Coca-Cola is a corporation that has been around since 1892. Coca-Cola is trying to find new rising growth markets and continent has evidenced to be that. Combined, twelve of the African countries have a gross domestic product larger than that of Chine. Coca-Cola has twenty-ninth of the market shares incontinent.

Answer B:

Coca-Cola has the power to conduct street by street campaigns, to succeed in the cities and villages. This may assist in raising its selling and distributions to areas off the crushed path. The manual distribution centers will assist to grow sales, by coaching jobs and guiding little bottlers and residents to possess their sales and delivery.

Answer C:

Yes, there are drawbacks. There are still several areas in the continent wherever the govt and physical infrastructure isn't stable. With Coca-Cola investment giant amounts of cash incontinent, the instability may prove unquiet to Coca-Cola operations.

Answer D:

Yes, it's a legitimate criticism that Coca-Cola is depleting fresh, and motivating ecological harmful refrigeration. Coca-Cola needs to find a way to supply property producing which will not pillage natural deposits.

Why move to continent Coca-Cola was based in 1892, however, began business incontinent in 1929. Despite the idea that continent is associate degree unstable government lacks infrastructure, and nice conflict and turmoil, Coca-Cola set to enter the continent and is that the largest private-sector leader incontinent. $12 billion was allotted towards building

Distribution centers and plants are incontinent. Sales within the U.S are declining thanks to the general public concern over sugar. Sales in Europe and Japan are flat, whereas markets in China and Bharat offer robust completion for Coca-Cola. Africa's lower-middle-class population is growing at a gradual rate, therefore income is increasing. This creates a chance for Coca-Cola to faucet into growth opportunities (Natalia Cheverri 2012). However, will it work?
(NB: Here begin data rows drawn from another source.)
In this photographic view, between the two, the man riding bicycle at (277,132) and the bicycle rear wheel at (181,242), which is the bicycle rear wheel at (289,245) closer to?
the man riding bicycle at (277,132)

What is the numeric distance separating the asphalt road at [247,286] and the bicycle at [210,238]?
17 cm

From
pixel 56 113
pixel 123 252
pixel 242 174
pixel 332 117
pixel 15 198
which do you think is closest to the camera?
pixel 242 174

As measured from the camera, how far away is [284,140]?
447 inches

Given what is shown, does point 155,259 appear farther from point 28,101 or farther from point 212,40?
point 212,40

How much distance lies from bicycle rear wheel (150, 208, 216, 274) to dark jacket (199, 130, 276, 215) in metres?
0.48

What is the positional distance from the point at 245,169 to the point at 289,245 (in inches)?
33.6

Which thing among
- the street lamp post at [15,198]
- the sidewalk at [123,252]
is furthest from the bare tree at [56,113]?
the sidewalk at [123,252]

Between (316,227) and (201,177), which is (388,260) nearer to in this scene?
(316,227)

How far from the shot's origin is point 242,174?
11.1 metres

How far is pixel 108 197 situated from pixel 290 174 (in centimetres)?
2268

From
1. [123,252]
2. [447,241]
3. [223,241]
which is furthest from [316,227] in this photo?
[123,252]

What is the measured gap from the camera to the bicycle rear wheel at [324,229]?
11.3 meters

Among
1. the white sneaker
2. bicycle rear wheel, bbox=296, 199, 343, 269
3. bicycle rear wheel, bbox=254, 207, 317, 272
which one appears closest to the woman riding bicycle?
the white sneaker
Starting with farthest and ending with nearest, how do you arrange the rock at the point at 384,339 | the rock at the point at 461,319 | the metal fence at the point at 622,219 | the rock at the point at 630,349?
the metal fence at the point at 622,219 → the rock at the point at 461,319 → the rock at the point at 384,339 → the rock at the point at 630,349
Although there are areas in the continent lacking infrastructure, Coca-Cola operates in each country. Coca-Cola utilized a franchising producing model that works absolutely for operational incontinent. Coca-Cola partnered with native authorized bottling teams to assist produce the merchandise. Coca-Cola manufactures the sweetener concentrate and sells to the bottlers. The bottlers add filtered water, suffusion, and sweetener to create the ultimate product.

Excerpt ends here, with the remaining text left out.